Vor allem die Kommunalwahlen haben Erdoğan und seinem Koalitionspartner Devlet Bahçeli von der ultranationalistischen MHP gezeigt, wie gefährlich die HDP für sie ist. Indem die HDP damals, ohne ein formales Bündnis einzugehen, die Kandidaten des Zusammenschlusses von CHP und İyi-Partei unterstützte, gelang es der Opposition, die wichtigsten Städte des Landes zu erobern, darunter Istanbul und Ankara. In den kommenden, für 2023 geplanten Wahlen soll sich dieses Muster auf keinen Fall wiederholen.

„Jeder muss das Urteil, das das Verfassungsgericht in diesem Prozess fällen wird, abwarten“

Türkisches Außenministerium

Devlet Bahçeli hatte seit Wochen ein komplettes Verbot der HDP gefordert, während die AKP und Erdoğan sich zunächst dagegenstellten und die HDP durch stetigen Druck zermürben wollten. Wie so oft hat sich Bahçeli in der Regierung durchgesetzt. Die MHP ist seit Langem der Meinung, es sei nur möglich, die kurdische Guerilla PKK zu zerschlagen, wenn man auch ihren angeblichen legalen Arm, gemeint ist die HDP, verbiete.

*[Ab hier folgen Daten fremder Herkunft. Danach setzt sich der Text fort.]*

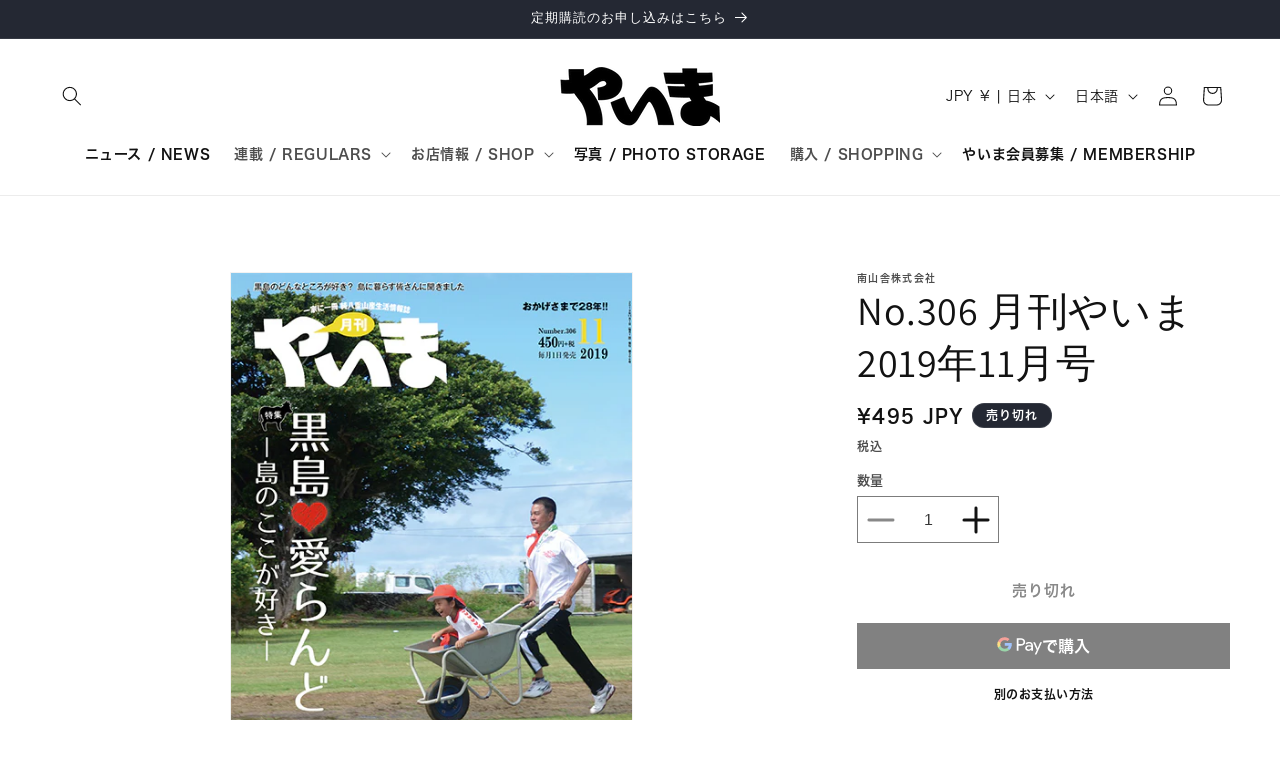

--- FILE ---
content_type: text/html; charset=utf-8
request_url: https://www.google.com/recaptcha/api2/aframe
body_size: 269
content:
<!DOCTYPE HTML><html><head><meta http-equiv="content-type" content="text/html; charset=UTF-8"></head><body><script nonce="NVpUicOGzwaPF5KGkD49gQ">/** Anti-fraud and anti-abuse applications only. See google.com/recaptcha */ try{var clients={'sodar':'https://pagead2.googlesyndication.com/pagead/sodar?'};window.addEventListener("message",function(a){try{if(a.source===window.parent){var b=JSON.parse(a.data);var c=clients[b['id']];if(c){var d=document.createElement('img');d.src=c+b['params']+'&rc='+(localStorage.getItem("rc::a")?sessionStorage.getItem("rc::b"):"");window.document.body.appendChild(d);sessionStorage.setItem("rc::e",parseInt(sessionStorage.getItem("rc::e")||0)+1);localStorage.setItem("rc::h",'1768975650680');}}}catch(b){}});window.parent.postMessage("_grecaptcha_ready", "*");}catch(b){}</script></body></html>

--- FILE ---
content_type: text/css
request_url: https://yaima-online.jp/cdn/shop/t/1/assets/social-sharing.css?v=75177875942242096131698632621
body_size: -583
content:
.social-sharing {
	display: flex;
	justify-content: left;
	flex-wrap: wrap;
	gap: 10px;
	list-style: none;
	padding: 0;
	margin: 0;
}
.social-sharing-item {
	width: 48px;
	height: 48px;
}
.social-sharing-btn.share-clipboard {
	-webkit-appearance: none;
	-moz-appearance: none;
	appearance: none;
	width: 100%;
	height: 100%;
	border: none;
	outline: none;
	cursor: pointer;
}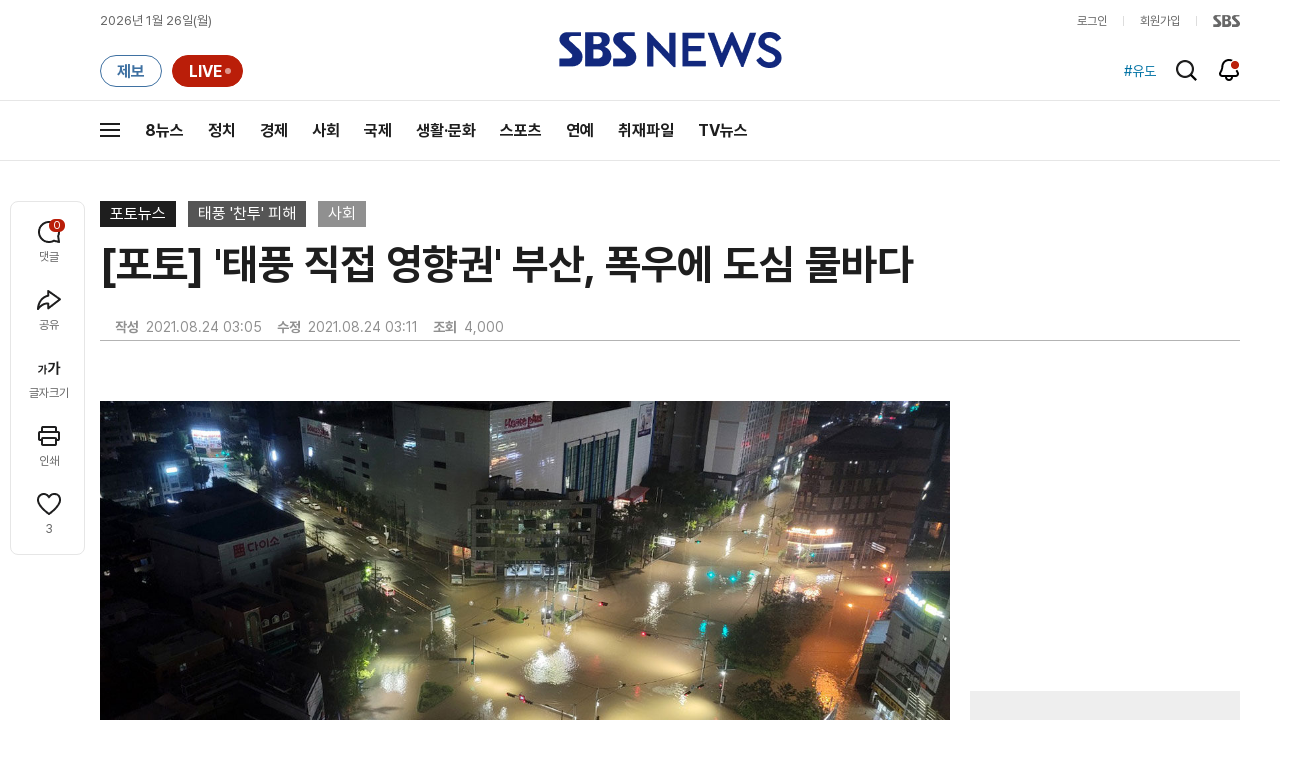

--- FILE ---
content_type: text/html; charset=utf-8
request_url: https://www.google.com/recaptcha/api2/aframe
body_size: 266
content:
<!DOCTYPE HTML><html><head><meta http-equiv="content-type" content="text/html; charset=UTF-8"></head><body><script nonce="lPojXWmG1fwecWTnpywS7g">/** Anti-fraud and anti-abuse applications only. See google.com/recaptcha */ try{var clients={'sodar':'https://pagead2.googlesyndication.com/pagead/sodar?'};window.addEventListener("message",function(a){try{if(a.source===window.parent){var b=JSON.parse(a.data);var c=clients[b['id']];if(c){var d=document.createElement('img');d.src=c+b['params']+'&rc='+(localStorage.getItem("rc::a")?sessionStorage.getItem("rc::b"):"");window.document.body.appendChild(d);sessionStorage.setItem("rc::e",parseInt(sessionStorage.getItem("rc::e")||0)+1);localStorage.setItem("rc::h",'1769433075801');}}}catch(b){}});window.parent.postMessage("_grecaptcha_ready", "*");}catch(b){}</script></body></html>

Die HDP nannte den Verbotsantrag einen zivilen Putsch. Die AKP-MHP-Koalition habe ihre demokratische Legitimation verloren und kämpfe mit Gewalt und Repression um die Macht. Gegenüber Journalisten hatte Co-Parteichef Mithat Sancar zuvor angekündigt, auf ein Verbotsverfahren mit einer Parteineugründung zu reagieren.

Die EU und die USA kritisierten das Verbotsverfahren scharf. Eine HDP-Auflösung würde den Wählerwillen untergraben, erklärte das US-Außenministerium. Der Türkei-Berichterstatter des EU-Parlaments, Nacho Sanchez Amor, sprach von einem Schritt hin „zum Ende des Pluralismus“. Aus dem Auswärtigen Amt in Berlin hieß es, „ein Parteiverbot kann nur das allerletzte Mittel sein. Der Fall der HDP wirft erhebliche Zweifel an der Verhältnismäßigkeit auf.“ Ankara wies die Kritik zurück: „Jeder muss das Urteil, das das Verfassungsgericht fällen wird, abwarten“, hieß es aus dem Außenministerium. Da Erdoğan die Beziehungen zur neuen US-Regierung verbessern will und einen Neuanfang mit der EU sucht, könnte das Verbotsverfahren hohe außenpolitische Kosten nach sich ziehen.